On Mon, Jul 29, 2019 at 10:32 AM Viresh Kumar viresh.kumar@linaro.org wrote:
On 29-07-19, 00:55, Doug Smythies wrote:
On 2019.07.25 23:58 Viresh Kumar wrote:
Hmm, so I tried to reproduce your setup on my ARM board.
- booted only with CPU0 so I hit the sugov_update_single() routine
- And applied below diff to make CPU look permanently busy:
-------------------------8<------------------------- diff --git a/kernel/sched/cpufreq_schedutil.c b/kernel/sched/cpufreq_schedutil.c index 2f382b0959e5..afb47490e5dc 100644 --- a/kernel/sched/cpufreq_schedutil.c +++ b/kernel/sched/cpufreq_schedutil.c @@ -121,6 +121,7 @@ static void sugov_fast_switch(struct sugov_policy *sg_policy, u64 time, if (!sugov_update_next_freq(sg_policy, time, next_freq)) return;
pr_info("%s: %d: %u\n", __func__, __LINE__, freq);
?? there is no "freq" variable here, and so this doesn't compile. However this works:
pr_info("%s: %d: %u\n", __func__, __LINE__, next_freq);
There are two paths we can take to change the frequency, normal sleep-able path (sugov_work) or fast path. Only one of them is taken by any driver ever. In your case it is the fast path always and in mine it was the slow path.
I only tested the diff with slow-path and copy pasted to fast path while giving out to you and so the build issue. Sorry about that.
Also make sure that the print is added after sugov_update_next_freq() is called, not before it.

- **WHAT NEEDS TO BE DONE**
In the thread, which of the two ways of changing the frequency is always taken on Doug Smythies's setup?

- **INFORMATION SHOWN**
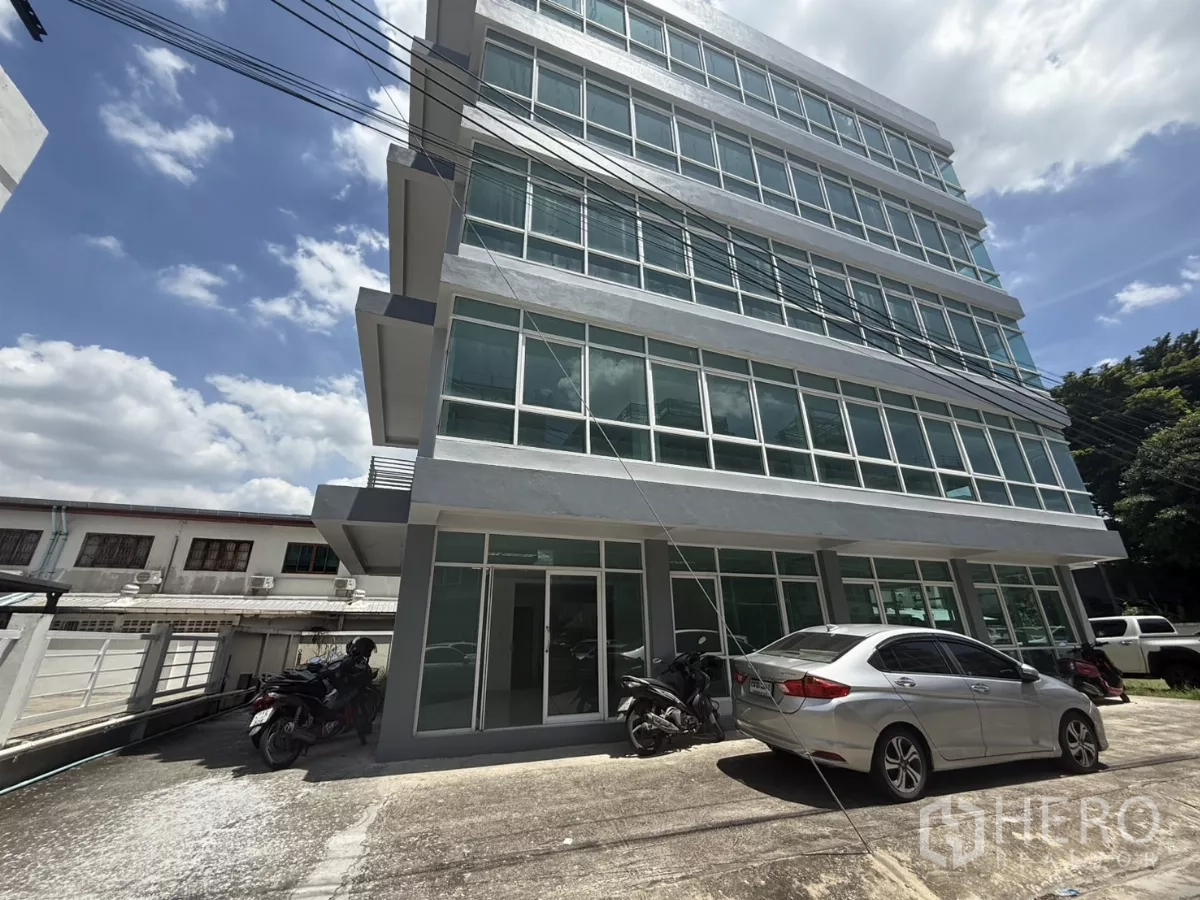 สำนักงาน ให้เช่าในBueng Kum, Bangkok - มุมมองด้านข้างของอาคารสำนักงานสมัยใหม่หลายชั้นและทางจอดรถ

- **RESPONSE BOX**
The fast path.